DEV Community

James Moberg
James Moberg

Posted on

6 2

Convert Unicode Symbols & Punctuation to ASCII using ColdFusion/Java

symbolsToASCII is a ColdFusion UDF (user-defined function) to convert Unicode symbols and punctuation to ASCII7. I was previously using ConvertSpecialChars from CFLib, but it didn't include enough mapped characters.
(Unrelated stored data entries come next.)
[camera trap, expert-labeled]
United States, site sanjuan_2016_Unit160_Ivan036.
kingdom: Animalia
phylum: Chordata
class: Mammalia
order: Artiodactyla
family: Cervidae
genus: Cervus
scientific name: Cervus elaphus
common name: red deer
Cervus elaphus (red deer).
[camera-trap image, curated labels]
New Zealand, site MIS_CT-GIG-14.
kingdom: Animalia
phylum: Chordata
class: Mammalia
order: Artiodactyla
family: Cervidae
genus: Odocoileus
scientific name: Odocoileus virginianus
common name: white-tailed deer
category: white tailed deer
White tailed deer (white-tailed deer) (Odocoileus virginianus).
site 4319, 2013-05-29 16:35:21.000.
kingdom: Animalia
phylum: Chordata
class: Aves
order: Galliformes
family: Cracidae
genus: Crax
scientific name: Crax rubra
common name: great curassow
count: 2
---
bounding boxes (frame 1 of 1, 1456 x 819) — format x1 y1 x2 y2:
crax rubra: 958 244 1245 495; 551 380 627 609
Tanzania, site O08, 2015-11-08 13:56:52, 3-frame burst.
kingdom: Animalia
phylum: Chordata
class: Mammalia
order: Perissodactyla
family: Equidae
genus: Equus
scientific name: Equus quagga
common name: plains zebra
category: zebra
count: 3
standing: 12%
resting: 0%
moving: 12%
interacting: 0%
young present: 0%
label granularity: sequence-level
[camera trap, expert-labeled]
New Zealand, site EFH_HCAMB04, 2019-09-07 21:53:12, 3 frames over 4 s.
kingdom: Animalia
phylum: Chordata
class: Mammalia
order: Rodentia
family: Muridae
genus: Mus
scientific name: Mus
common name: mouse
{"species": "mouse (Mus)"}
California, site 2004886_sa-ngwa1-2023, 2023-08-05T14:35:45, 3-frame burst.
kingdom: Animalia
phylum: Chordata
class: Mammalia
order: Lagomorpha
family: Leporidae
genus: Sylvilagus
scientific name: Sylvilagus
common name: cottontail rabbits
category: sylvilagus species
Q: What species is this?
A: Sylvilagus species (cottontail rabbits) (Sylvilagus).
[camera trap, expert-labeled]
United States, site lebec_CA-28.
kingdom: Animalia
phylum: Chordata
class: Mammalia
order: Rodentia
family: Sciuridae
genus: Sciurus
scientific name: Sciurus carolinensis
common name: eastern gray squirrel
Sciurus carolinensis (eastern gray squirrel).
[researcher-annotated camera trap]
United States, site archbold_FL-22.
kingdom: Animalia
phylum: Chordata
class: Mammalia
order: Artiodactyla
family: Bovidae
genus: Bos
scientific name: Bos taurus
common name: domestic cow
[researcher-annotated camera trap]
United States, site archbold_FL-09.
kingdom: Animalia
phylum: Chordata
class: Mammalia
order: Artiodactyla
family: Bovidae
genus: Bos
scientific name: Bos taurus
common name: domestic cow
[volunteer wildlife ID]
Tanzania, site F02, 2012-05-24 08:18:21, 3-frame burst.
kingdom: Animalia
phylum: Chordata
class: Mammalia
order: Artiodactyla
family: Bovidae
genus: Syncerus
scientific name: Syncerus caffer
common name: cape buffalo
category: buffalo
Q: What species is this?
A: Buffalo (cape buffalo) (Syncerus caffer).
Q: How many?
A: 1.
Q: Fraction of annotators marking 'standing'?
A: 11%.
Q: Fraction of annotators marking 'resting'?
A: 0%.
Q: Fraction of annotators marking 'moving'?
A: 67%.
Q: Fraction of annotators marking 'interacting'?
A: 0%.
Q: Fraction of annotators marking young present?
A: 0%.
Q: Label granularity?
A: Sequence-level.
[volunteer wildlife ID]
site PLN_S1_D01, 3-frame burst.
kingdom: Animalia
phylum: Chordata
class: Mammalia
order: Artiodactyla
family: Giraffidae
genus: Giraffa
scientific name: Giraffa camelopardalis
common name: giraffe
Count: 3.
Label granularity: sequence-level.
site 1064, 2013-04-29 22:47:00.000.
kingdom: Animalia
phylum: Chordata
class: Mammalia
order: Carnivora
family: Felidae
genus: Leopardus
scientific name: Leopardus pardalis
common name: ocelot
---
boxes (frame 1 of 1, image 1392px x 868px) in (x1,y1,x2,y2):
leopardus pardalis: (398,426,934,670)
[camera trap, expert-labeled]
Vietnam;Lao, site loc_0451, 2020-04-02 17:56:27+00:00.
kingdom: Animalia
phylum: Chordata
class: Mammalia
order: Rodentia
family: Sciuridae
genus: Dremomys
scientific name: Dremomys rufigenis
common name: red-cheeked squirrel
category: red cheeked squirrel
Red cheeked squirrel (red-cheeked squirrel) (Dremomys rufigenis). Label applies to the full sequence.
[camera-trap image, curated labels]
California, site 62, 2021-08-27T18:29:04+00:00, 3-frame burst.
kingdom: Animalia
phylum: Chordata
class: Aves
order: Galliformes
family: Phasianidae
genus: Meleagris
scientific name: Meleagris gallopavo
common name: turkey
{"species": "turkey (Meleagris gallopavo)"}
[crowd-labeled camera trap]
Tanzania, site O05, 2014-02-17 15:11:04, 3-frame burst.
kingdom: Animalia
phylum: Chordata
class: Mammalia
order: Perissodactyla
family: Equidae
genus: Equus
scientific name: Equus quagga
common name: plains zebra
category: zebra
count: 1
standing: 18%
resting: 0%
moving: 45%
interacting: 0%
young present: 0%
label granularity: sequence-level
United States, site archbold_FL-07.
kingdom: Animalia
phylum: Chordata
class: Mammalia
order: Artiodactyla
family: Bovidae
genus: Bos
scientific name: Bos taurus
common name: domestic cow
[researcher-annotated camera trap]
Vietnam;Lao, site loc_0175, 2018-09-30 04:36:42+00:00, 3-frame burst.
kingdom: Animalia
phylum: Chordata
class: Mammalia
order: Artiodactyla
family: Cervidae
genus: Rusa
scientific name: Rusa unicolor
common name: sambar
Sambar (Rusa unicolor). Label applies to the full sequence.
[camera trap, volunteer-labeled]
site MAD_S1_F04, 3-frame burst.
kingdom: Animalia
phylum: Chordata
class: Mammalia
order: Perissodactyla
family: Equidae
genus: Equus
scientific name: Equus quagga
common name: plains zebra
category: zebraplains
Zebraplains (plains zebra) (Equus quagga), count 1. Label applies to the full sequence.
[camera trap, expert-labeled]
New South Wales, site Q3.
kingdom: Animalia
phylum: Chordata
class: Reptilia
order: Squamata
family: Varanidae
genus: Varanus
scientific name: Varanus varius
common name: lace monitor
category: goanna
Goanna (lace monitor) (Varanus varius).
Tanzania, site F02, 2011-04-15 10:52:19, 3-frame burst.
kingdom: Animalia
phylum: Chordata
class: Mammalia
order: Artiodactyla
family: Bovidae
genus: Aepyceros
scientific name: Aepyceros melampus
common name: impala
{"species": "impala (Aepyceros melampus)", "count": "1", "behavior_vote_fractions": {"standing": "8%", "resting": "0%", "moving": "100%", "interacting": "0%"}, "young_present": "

I found some documentation from NIH's Lexical Systems Group website that documented their approach to "Map Symbols & Punctuation to ASCII". They state that "converting Unicode punctuation and symbols to ASCII punctuation and symbols is imperative in NLP for preserving the original documents. Their java code implementation is simply "perform mapping if the character is in the punctuation & symbols mapping table".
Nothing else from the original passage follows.